Detak Jantung Bisa Prediksi Risiko Seseorang Jadi Penjahat, Bagaimana Caranya?

ADVERTISEMENT

Detak Jantung Bisa Prediksi Risiko Seseorang Jadi Penjahat, Bagaimana Caranya?

Nikita Rosa - detikEdu
Senin, 08 Apr 2024 16:00 WIB
Checking Her Heart Rate
Detak Jantung Bisa Prediksi Risiko Seseorang Jadi Penjahat. (Foto: iStock)
Jakarta -

Sebuah penelitian yang diterbitkan pada tahun 2015 mengungkapkan hubungan unik antara kejahatan dan rendahnya detak jantung mereka. Kini, penelitian serupa terhadap perempuan telah mengungkap kaitan serupa.

Para peneliti dari Amerika Serikat, Swedia, dan Finlandia menelusuri catatan kriminal 12.499 perempuan hingga usia 40 tahun dan menemukan bahwa mereka yang memiliki detak jantung istirahat rendah lebih mungkin dihukum karena kejahatan tanpa kekerasan.

Diperkirakan bahwa aktivitas yang lebih rendah pada sistem saraf otonom, yang mengatur fungsi otomatis tubuh seperti detak jantung, mungkin membuat orang lebih cenderung mencari kesenangan dan mengambil risiko.

SCROLL TO CONTINUE WITH CONTENT

"Rendahnya gairah otonom merupakan korelasi yang terkenal antara tindak pidana dan perilaku pengambilan risiko lainnya pada pria. Namun hanya sedikit penelitian yang menyelidiki hubungan ini pada wanita," ujar kriminolog Sofi Oskarsson dari Universitas Orebro di Swedia dalam Science Alert.

"Temuan yang dilaporkan ini mempunyai implikasi potensial terhadap prediksi kejahatan perempuan di masa depan," sambungnya.

ADVERTISEMENT

Pencegahan kejahatan seringkali melibatkan pertimbangan faktor sosial dan kepribadian seseorang. Jarang sekali mempertimbangkan faktor biologis, seperti fungsi sistem saraf kita. Namun Oskarsson dan tim ingin melihat apakah ada hubungan antara detak jantung perempuan dan perilaku mereka.

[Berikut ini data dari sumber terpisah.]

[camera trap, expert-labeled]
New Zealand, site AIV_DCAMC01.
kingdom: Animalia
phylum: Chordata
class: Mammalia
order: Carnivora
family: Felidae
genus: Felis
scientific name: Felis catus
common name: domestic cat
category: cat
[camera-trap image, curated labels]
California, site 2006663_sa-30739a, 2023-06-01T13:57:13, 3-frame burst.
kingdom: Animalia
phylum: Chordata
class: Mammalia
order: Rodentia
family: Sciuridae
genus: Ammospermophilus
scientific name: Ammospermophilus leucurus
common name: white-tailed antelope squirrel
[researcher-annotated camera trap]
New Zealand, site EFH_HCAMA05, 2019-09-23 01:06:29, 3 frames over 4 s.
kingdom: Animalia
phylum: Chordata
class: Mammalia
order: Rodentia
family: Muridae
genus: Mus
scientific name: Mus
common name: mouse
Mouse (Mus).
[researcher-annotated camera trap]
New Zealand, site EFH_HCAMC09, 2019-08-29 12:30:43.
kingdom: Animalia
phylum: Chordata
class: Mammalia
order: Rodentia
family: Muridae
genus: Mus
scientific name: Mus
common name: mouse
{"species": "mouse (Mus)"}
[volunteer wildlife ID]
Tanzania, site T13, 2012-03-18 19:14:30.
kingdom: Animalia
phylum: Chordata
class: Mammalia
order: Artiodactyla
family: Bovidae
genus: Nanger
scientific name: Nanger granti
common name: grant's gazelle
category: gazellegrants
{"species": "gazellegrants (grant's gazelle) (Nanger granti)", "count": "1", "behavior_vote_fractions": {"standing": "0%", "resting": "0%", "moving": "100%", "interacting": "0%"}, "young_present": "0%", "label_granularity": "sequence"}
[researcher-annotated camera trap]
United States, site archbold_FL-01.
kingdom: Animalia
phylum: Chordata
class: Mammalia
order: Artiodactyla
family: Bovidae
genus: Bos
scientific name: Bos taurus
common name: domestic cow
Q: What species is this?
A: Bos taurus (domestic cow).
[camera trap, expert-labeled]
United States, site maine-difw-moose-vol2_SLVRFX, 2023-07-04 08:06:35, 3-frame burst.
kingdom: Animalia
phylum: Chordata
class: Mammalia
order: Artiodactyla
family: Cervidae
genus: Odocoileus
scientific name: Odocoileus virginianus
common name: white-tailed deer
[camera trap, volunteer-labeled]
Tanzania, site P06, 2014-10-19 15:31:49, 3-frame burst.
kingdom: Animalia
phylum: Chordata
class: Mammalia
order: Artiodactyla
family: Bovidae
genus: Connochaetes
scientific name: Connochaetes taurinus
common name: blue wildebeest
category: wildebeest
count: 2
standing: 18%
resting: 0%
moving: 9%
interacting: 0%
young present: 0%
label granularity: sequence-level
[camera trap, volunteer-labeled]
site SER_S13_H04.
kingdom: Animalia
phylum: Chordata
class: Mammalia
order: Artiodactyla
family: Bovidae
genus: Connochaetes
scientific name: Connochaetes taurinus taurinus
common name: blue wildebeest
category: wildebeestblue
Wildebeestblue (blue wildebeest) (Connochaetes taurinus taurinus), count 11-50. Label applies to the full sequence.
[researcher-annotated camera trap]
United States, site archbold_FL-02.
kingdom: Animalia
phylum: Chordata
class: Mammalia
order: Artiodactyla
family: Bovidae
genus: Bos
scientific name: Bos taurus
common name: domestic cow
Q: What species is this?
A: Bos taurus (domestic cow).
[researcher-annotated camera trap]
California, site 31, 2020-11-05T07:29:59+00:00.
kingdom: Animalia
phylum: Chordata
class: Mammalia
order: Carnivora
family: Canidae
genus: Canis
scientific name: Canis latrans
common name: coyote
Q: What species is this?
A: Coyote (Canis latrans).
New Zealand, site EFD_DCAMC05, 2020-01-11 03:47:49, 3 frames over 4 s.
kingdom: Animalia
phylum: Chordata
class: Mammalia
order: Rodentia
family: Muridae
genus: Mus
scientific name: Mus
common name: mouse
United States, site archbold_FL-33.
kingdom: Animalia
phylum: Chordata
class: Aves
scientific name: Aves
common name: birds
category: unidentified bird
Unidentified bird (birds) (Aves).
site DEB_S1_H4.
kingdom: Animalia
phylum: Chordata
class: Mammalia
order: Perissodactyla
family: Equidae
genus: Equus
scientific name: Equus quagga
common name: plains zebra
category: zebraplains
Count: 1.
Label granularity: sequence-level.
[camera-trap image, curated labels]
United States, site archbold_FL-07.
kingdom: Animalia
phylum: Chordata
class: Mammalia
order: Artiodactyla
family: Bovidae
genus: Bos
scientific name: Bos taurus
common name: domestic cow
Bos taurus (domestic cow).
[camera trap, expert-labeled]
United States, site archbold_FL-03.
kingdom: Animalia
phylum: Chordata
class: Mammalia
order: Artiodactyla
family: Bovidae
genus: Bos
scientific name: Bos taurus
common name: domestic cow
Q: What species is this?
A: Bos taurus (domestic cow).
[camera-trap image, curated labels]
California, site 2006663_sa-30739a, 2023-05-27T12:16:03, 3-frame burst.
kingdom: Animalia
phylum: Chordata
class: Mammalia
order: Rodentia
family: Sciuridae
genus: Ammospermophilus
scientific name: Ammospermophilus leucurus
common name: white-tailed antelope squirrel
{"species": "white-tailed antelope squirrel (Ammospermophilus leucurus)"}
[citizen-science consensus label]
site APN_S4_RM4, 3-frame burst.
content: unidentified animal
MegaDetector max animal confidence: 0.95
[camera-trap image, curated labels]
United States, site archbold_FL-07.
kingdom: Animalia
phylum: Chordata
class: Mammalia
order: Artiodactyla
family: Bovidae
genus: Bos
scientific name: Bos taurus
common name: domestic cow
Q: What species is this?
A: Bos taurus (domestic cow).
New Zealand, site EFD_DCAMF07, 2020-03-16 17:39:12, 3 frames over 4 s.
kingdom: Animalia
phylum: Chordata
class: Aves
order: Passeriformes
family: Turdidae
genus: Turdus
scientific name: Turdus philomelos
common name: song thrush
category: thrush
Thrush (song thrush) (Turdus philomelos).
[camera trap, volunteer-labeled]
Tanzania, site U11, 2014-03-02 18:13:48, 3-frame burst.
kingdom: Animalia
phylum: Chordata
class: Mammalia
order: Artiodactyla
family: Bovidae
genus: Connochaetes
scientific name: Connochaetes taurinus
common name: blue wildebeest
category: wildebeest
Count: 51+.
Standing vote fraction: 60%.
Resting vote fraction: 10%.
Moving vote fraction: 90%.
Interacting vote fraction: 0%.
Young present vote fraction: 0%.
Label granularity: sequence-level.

Para peneliti mengikuti 12.499 wanita Swedia yang bergabung dengan militer ketika mereka berusia sekitar 18 tahun, di mana pemeriksaan fisik mencatat detak jantung dan tekanan darah mereka. Kemudian mereka melacak hukuman pidana atau cedera yang tidak disengaja yang dialami para perempuan tersebut hingga 40 tahun.

Mereka menemukan bahwa perempuan dengan detak jantung istirahat terendah, di bawah 69 denyut per menit (BPM), memiliki kemungkinan 35 persen lebih besar untuk dihukum karena melakukan kejahatan dibandingkan dengan mereka yang memiliki detak jantung di atas 83 BPM.

Terdapat juga hubungan yang signifikan antara mereka yang memiliki detak jantung di bawah 69 BPM dan hukuman yang lebih tinggi atas kejahatan tanpa kekerasan.

Analisis tekanan darah sistolik (SBP) dan hukuman pidana menemukan bahwa mereka yang memiliki SBP terendah memiliki peningkatan risiko kejahatan sebesar 26 persen dibandingkan dengan mereka yang memiliki SBP tertinggi. Pada rentang lain di antara kedua ekstrem ini, hanya terdapat sedikit hubungan yang signifikan antara SBP yang lebih tinggi atau lebih rendah dengan kejahatan.

Memiliki detak jantung yang lebih rendah juga dikaitkan dengan risiko perawatan atau kematian yang lebih tinggi akibat 'cedera yang tidak disengaja', tidak termasuk hal-hal seperti melukai diri sendiri atau kecelakaan kendaraan.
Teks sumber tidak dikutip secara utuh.